Incorrect Instruction for Ex 5 of Python_Basics_with_Numpy

In Exercise 5 of Basic with Numpy:

The instruction stated :
“This is a 3 by 3 by 2 array, typically images will be (num_px_x, num_px_y,3) where 3 represents the RGB values”

This is incorrect. The input tensor is not of shape 3x3x2. It is 3x2X3

Please correct this. It is confusing.

I added this cell:

print(f"t_image.shape = {t_image.shape}")

And here’s what I see when I run it:

t_image.shape = (3, 3, 2)

The point is that it’s just a question of correctly interpreting how the “print” of the 3D array works:

It shows 3 arrays by enumerating the first dimension. Then each of the 3 arrays is a 3 x 2 matrix, meaning that the whole array is 3 x 3 x 2.

Thx for the clarification.

I was following linear algebra conventions of (3,2) x 3 for tensor.

I will keep it in mind python is different from linear algebra conventions.

Appreciate the quick reply.

It’s a good point that python is python and frequently has its own way of doing things that may or may not agree with your preconceived notions from math. Another perhaps more “in your face” example of this is zero-based indexing. Or the fact that log means natural log, not log base 10. I could go on :laughing:

To go one level deeper in the case at hand, here’s a way to get a better view of what is happening:

# routine to generate a telltale 3D array to play with
def testarray(shape):
    (d1,d2,d3) = shape
    A = np.zeros(shape)

    for ii1 in range(d1):
        for ii2 in range(d2):
            for ii3 in range(d3):
                A[ii1,ii2,ii3] = ii1 * 100 + ii2 * 10 + ii3

    return A

That will create a 3D array in which the value in each position is the index values in order. In other words A[1,2,3] = 123.

Let’s run that as follows:

A = testarray((3,3,2))
print("A.shape = " + str(A.shape))
A.shape = (3, 3, 2)
[[[  0.   1.]
  [ 10.  11.]
  [ 20.  21.]]

 [[100. 101.]
  [110. 111.]
  [120. 121.]]

 [[200. 201.]
  [210. 211.]
  [220. 221.]]]

So you can see in the first 3 x 2 matrix, every entry has first index 0. In the second case, the first index is 1 and so forth. The other key “tell” is to check the matching of the brackets.

Thank you for the code. It’s very informative.

I hope you won’t mind if I have 1 last question, within the Ex 5, the instruction stated:

"image – numpy array of shape (length, height, depth) "

But using shape on the given matrix, we get (depth, row count, column count).

I reread the .shape() syntax explanation and it is true the the python tensor notation is exactly what you share (depth, row, column).
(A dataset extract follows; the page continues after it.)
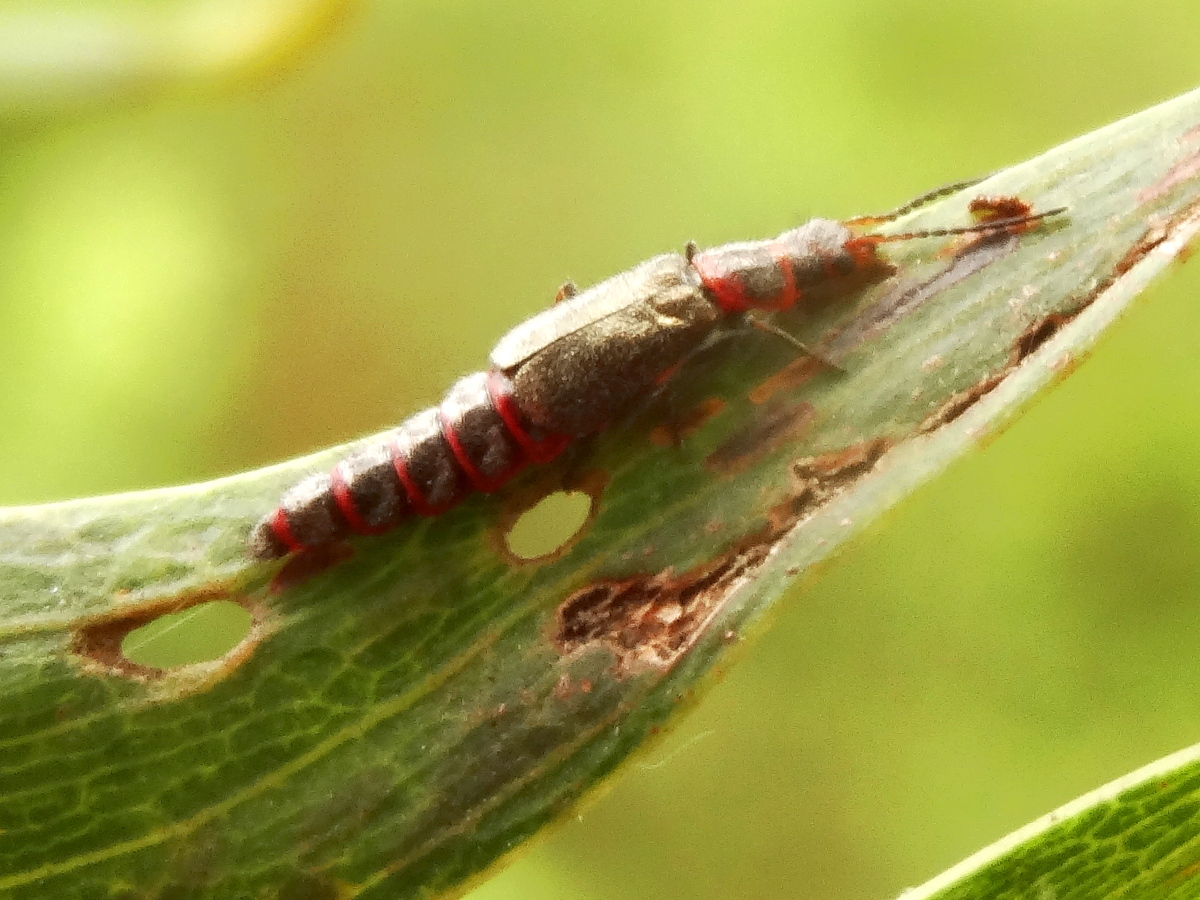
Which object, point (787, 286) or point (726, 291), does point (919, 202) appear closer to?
point (787, 286)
I don’t like to belabor minor points, but the instructions given is following a different tensor notation convention that python’s tensor notation.

I would suggest the instruction be realigned to follow the python notation convention in order to avoid confusion for the learners who are new to python.

Am I incorrect in this ?

I think you are applying context that is not relevant here and are just reading too much into the description. There is no “convention” for what the different dimensions of a tensor are in python. It is all determined by your definition of the data. They are getting us ready to deal with RGB images, which will be a common type of input data that we need to handle. The standard way to represent an image is with three dimensions in the following order:

height x width x colors

Where height and width are numbers of pixels and colors are typically either 1 (for B/W or greyscale images) or 3 for color images (RGB).

Now if you want to get persnickety here, note that they are reversing the height and width definitions. But that’s their prerogative.

Also note that the other “standard” representation for images is what people call “channels first” orientation, which would be:

colors x height x width

But Prof Ng will consistently use “channels last” orientation throughout all the courses that I’ve seen here.

Thank you. I appreciate your detailed response and it is very helpful.